Генералы расстреливали непокорных, солдаты расстреливали генералов. Шли в окопы к немецким, австрийским солдатам, находили в сердце друг у друга теплое человеческое чувство, протягивали руку примирения. Каждым движением, улыбкой, словами и голосом говорили:
- Больше воевать не хотим!
Понял Федякин: трехлетнее истребление друг друга нужно было не родине, не отечеству, а жадному капиталу, перед которым покорно плясали цари и министры, попы и епископы, ученые и неученые.
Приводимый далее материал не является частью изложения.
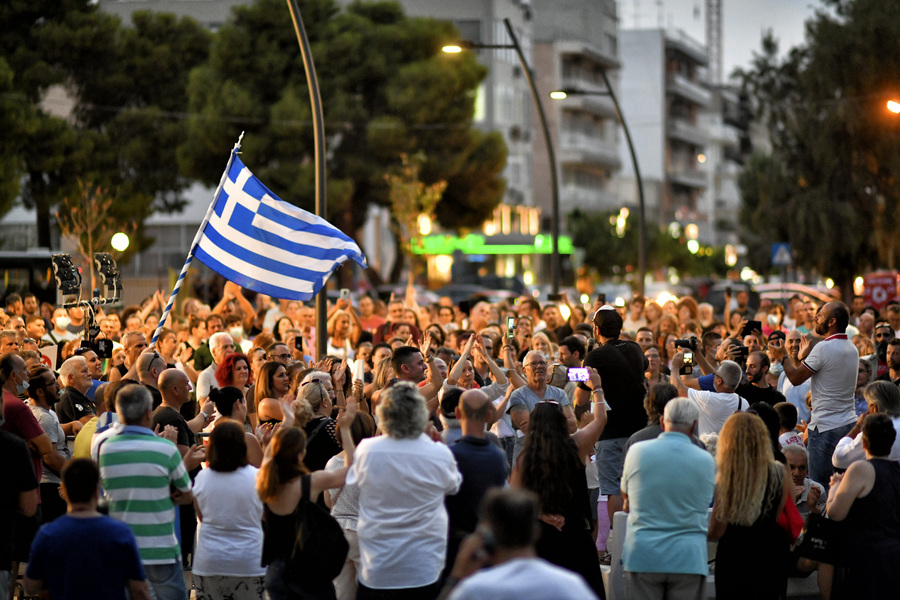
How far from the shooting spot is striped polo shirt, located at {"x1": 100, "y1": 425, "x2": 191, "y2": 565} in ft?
22.3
Домой вернулся с другими мыслями.
Словно из купели вышел, оставив многолетнюю коросту, заглушившую разум и сердце. Не было уже ни жадности, ни корысти, ни желания строить себе пятистенную избу.
Одно стремление было - устроить неустроенную жизнь, налить ее светом неумирающей радости, вывести людей на другую дорогу и проклятия на устах заменить улыбкой светлого человеческого счастья.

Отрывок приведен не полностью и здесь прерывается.